In the final analysis, none of the SNPs identified were found to be significantly more common in the prostate cancer patients than the controls.
There was, however, a “significant inverse association” between one SNP and prostate cancer in Latinos and Japanese Americans—in other words, having that SNP reduced their likelihood of prostate cancer—that was not found in the other groups studied (African Americans, Native Hawaiians and whites).
However, the researchers indicated that the smaller numbers of Latinos and Japanese Americans in the study may make results unreliable.

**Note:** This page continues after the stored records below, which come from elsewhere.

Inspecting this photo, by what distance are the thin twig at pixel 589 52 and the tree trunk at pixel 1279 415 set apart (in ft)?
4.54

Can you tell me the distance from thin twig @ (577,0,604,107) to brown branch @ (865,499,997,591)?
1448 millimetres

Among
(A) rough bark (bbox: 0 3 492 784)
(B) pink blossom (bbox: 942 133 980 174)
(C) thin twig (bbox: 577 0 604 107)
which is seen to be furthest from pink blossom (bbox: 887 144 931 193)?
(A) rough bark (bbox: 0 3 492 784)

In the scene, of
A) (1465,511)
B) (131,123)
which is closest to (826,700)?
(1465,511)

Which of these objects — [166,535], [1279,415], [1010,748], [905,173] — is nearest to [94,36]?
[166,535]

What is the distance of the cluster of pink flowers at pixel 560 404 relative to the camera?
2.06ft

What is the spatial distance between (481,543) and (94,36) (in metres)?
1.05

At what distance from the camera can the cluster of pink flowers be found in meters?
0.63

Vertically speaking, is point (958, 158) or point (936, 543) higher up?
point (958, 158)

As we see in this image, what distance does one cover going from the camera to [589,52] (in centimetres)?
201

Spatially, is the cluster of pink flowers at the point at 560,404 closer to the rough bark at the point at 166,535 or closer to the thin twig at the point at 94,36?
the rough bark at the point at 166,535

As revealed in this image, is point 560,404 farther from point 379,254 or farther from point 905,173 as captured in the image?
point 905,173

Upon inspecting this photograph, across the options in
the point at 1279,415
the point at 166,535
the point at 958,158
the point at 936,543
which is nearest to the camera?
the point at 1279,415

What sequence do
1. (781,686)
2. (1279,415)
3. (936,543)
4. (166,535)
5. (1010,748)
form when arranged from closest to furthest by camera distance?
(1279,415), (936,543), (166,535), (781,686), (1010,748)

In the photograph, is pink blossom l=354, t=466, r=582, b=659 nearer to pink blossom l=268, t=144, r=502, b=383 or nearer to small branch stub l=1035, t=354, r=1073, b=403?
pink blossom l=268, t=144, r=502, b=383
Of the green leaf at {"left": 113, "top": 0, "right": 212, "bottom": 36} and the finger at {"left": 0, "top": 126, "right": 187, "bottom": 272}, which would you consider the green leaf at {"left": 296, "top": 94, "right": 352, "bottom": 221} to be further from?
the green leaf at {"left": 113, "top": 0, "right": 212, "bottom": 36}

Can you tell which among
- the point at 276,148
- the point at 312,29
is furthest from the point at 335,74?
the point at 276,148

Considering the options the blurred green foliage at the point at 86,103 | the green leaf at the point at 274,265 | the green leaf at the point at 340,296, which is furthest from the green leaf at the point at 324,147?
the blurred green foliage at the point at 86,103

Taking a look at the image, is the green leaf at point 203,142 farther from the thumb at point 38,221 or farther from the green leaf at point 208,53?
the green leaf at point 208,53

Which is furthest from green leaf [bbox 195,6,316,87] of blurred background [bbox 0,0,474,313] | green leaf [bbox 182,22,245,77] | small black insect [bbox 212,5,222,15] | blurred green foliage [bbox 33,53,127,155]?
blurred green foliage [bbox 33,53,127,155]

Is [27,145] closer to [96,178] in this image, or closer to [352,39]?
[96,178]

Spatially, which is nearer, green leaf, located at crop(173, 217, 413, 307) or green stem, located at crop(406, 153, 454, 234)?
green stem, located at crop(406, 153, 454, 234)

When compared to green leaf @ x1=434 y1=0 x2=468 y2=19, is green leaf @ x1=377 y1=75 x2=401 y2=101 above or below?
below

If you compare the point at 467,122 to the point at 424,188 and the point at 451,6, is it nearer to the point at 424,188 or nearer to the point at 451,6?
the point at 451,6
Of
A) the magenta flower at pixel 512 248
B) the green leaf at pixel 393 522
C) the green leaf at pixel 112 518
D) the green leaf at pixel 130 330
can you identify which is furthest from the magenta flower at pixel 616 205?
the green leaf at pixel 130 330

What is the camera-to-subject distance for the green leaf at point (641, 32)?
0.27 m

Overall, the researchers wrote, “The absence of an association between HSD17B1 variants and risk of prostate cancer suggests that we can rule out large or moderate associations between common HSD17B1 variants and risk of prostate cancer among U.S. and European whites.”
Nonetheless, they added, it remains to be determined whether variants in other genes in steroidal hormone pathways play a more important role or if the combined effects of several genes within these pathways have a larger impact. The BPC3 plans to investigate these questions by comprehensively measuring variation in more than 30 genes involves in the steroidal hormone pathway and their associated receptors.
Kraft P, Pharoah P, Chanock SJ, Albanes D, Kolonel LN, et. al. (2005) “Genetic variation in the HSD17B1 gene and risk of prostate cancer. PLoS Genetics 1(5): e68.